SECTION DE TEXTE |
----
Les Chevaliers du Zodiaque
7.4
Les Chevaliers du Zodiaque

Anime (mangas) TV Asahi (1986)

Diffusée à partir de 1986 au Japon mais surtout, pour ce qui nous concerne, à partir de 1988 dans le Club Dorothée en France, Saint Seiya (ou improprement Les chevaliers du Zodiaque) est l'adaptation en animé du manga éponyme de Masami Kurumada. Elle raconte l'histoire de chevaliers des temps modernes, arborant des armures à l'effigie de leur constellation protectrice, chargés de protéger la réincarnation de la déesse Athéna, garante de la justice sur Terre.


Passons sur les détails du scénario (déjà passés en revu ici) pour envisager cette critique sous l'angle de l'adaptation.



Premier contact



Disons-le tout de suite, à l'aune des premiers épisodes, l'animé enterre le manga sur bien des points.


D'abord, l'univers visuel retravaillé par Shingo Araki a beaucoup plus de gueule : les personnages, mieux dessinés, disposent d'armures infiniment plus travaillées que les originales, les décors continuent d'exister après les scènes d'introduction, et surtout, animation oblige, les combattants ont enfin l'air de se battre un peu (et non pas de seulement prendre la pose) – que l'on regarde, pour s'en convaincre, le duel de Seiya et Shiryû lors du tournoi galactique.


Ensuite, l'adaptation a eu l'intelligence de passer sous silence certains éléments du scénario comme, par exemple, l'âge des héros (en effet, Seiya par exemple est censé n'avoir que 13 ans... à moi, il m'en a toujours paru 20). On verra plus tard qu'ils ont aussi "omis" de préciser que ces derniers sont tous demi-frères et qu'ils étaient une centaine à l'origine (à peu près du même âge, oui, c'était grotesque).
----
Données de raisonnement spatial:

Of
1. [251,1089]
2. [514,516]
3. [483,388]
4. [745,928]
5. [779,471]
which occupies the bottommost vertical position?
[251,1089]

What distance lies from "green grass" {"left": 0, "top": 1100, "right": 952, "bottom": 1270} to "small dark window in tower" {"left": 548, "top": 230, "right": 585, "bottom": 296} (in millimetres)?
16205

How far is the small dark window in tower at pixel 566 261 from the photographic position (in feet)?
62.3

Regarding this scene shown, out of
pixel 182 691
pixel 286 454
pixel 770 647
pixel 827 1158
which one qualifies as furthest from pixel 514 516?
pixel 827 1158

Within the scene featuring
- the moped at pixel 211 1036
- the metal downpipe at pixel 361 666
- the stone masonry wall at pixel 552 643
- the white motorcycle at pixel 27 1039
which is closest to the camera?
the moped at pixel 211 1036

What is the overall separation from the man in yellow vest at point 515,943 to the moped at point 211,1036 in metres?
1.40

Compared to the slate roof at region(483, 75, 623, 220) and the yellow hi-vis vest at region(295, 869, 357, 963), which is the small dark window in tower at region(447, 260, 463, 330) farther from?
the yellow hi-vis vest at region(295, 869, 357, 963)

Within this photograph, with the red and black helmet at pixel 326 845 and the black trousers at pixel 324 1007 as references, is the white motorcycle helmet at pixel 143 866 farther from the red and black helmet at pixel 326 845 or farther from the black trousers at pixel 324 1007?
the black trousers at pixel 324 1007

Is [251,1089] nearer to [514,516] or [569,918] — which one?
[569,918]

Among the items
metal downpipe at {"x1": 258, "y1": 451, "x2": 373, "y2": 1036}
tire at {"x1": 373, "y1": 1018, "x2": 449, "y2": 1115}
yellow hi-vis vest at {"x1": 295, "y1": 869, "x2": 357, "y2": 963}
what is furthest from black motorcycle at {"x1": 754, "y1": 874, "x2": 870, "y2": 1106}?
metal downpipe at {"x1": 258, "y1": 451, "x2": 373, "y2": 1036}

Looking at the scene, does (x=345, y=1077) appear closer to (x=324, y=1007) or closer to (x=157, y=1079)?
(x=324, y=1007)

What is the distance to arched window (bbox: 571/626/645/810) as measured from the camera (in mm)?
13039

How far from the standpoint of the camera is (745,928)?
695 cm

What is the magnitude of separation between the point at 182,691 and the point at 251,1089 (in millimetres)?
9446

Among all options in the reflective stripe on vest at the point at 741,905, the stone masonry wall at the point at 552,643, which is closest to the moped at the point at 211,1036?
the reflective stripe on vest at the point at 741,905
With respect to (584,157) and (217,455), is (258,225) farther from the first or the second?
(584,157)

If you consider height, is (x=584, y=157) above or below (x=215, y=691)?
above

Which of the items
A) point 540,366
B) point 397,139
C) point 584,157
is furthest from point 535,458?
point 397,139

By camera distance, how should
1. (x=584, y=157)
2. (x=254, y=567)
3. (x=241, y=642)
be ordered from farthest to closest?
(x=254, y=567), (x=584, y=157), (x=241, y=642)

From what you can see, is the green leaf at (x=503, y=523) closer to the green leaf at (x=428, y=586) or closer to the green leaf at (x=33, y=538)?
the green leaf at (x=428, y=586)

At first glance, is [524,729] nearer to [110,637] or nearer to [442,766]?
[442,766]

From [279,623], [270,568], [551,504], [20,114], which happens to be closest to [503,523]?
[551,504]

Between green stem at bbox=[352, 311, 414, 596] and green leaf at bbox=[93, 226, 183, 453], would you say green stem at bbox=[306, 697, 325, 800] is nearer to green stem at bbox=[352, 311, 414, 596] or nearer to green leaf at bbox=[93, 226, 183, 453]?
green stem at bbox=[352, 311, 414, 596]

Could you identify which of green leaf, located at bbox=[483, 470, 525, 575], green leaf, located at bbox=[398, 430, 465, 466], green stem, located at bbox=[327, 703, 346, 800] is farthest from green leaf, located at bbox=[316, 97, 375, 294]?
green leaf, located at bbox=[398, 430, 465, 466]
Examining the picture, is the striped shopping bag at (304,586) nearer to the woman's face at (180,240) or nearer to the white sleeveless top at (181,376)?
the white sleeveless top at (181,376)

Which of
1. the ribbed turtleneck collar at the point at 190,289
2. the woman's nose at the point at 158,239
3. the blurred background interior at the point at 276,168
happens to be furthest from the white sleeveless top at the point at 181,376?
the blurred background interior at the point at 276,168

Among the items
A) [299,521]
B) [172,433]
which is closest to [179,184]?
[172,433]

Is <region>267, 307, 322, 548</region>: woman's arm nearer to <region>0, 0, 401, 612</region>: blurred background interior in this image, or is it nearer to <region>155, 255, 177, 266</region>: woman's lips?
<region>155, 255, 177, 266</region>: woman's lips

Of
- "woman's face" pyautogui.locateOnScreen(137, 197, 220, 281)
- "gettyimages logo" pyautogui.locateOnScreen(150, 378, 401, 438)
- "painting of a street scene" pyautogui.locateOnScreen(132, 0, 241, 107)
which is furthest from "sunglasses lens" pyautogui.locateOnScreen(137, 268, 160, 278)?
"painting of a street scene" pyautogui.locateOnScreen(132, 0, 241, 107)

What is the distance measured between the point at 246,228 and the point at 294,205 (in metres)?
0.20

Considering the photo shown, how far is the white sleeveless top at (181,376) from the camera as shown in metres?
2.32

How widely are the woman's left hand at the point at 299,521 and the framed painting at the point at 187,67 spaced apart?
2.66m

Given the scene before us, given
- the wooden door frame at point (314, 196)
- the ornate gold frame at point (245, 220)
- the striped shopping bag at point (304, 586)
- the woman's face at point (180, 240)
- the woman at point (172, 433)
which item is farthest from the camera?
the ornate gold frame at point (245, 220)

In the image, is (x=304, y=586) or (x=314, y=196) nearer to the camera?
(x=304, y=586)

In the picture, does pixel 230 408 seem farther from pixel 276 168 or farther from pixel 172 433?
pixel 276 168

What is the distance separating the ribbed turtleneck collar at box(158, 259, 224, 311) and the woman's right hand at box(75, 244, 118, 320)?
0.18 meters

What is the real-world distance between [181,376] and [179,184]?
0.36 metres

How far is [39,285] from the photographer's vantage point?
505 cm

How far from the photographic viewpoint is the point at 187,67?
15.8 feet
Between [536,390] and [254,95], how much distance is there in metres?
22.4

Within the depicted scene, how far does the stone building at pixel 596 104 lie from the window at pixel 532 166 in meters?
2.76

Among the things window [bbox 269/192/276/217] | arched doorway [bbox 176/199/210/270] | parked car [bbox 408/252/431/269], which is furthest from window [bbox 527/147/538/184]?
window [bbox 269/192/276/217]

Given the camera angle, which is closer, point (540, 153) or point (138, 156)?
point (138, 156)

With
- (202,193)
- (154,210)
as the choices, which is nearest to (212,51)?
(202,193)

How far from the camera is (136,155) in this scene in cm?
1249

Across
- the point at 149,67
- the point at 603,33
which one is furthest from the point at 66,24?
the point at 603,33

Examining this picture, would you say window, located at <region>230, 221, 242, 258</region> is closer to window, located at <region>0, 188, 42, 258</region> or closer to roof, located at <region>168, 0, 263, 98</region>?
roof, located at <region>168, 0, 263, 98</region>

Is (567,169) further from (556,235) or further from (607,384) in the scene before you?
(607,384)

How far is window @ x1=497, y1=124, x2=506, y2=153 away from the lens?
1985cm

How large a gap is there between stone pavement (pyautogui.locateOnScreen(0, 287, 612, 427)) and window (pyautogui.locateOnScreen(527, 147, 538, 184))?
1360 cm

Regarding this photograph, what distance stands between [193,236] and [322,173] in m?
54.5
----
DÉFI A |
Indiquez si chaque affirmation concorde avec la critique sur Les Chevaliers du Zodiaque. Répondez par oui ou non et citez mot pour mot le passage décisif.
(i) L'animé a été diffusé en France à partir de 1988 dans le Club Dorothée.
(ii) D'après la critique, le manga surpasse l'animé dès les premiers épisodes.
(iii) L'univers visuel de l'animé a été retravaillé par Masami Kurumada.
DÉFI B |
Selon la critique sur Les Chevaliers du Zodiaque, quel âge Seiya est-il censé avoir ?
DÉFI C |
Reprenez, s'il vous plaît, la critique sur Les Chevaliers du Zodiaque à la suite de sa dernière phrase.

RÉPONSE RÉDIGÉE A |
(i) Oui : « à partir de 1988 dans le Club Dorothée en France ».
(ii) Non : « l'animé enterre le manga sur bien des points ».
(iii) Non : « l'univers visuel retravaillé par Shingo Araki ».

RÉPONSE RÉDIGÉE B |
Seiya est censé n'avoir que 13 ans.

RÉPONSE RÉDIGÉE C |
Enfin, l'animé bénéficie d'un argument de taille : la BO composée par Seiji Yokoyama. Elle est tout simplement excellente et colle parfaitement à l'univers : orchestrale pour le côté chevaleresque antique, électrique pour l'époque moderne, le tout mixé ensemble pour un résultat étonnamment efficace.


Bref, Saint Seiya l'animé, c'est bien, un divertissement pour la jeunesse très réussi, pendant une quinzaine d'épisodes. Le point de basculement est là.



La débandade



C'est à partir de là, en effet, qu'apparaissent les premiers recyclages d'animation vraiment visibles. Et c'est surtout à partir de là que l'animé, qui a rapidement rattrapé la parution du manga, est contraint de gagner du temps avec des épisodes filler. Or, on constatera bien vite que si l'animé améliore sensiblement le matériau d'origine, il patauge complètement lorsqu'il n'y a plus de matériau – et c'est bien normal. Il s'agit en effet d'ajouter des éléments scénaristiques qu'il faudra intégrer tant bien que mal dans l'histoire principale. C'est très délicat, et on imagine que les scénaristes n'avaient pas tellement le temps de la réflexion.


Ce problème de rythme – c'est-à-dire l'animé plus productif que le manga et les épisodes filler qui en découlent – minera complètement le reste de la série, rallongeant la sauce là où la concision serait souhaitable. De plus, ce qui est probablement lié, les recyclages d'animation se multiplient. Et on se rend compte enfin de la difficulté que représente l'adaptation en animé des combats du manga. Les météores de Pégase, par exemple, sont censés être une multitude de coups portés à la vitesse du son, voire de la lumière. Dans le manga, cela donne juste un personnage brandissant le poing et quelques impacts sur le corps de celui qui prend le coup. Comment traduire ça en animation ? Au début, la solution était d'étendre le temps de l'action et de montrer Seiya portant une multitude de coups de poings en même temps. Très vite, on ne voit plus que Seiya brandissant le poing et une multitude de faisceaux lumineux (les coups) en partant pour frapper l'adversaire. Aucune solution n'est vraiment satisfaisante, mais que faire d'autre ? Le matériau de base est si pauvre qu'il est difficile de broder, surtout avec des impératifs de temps très contraignant.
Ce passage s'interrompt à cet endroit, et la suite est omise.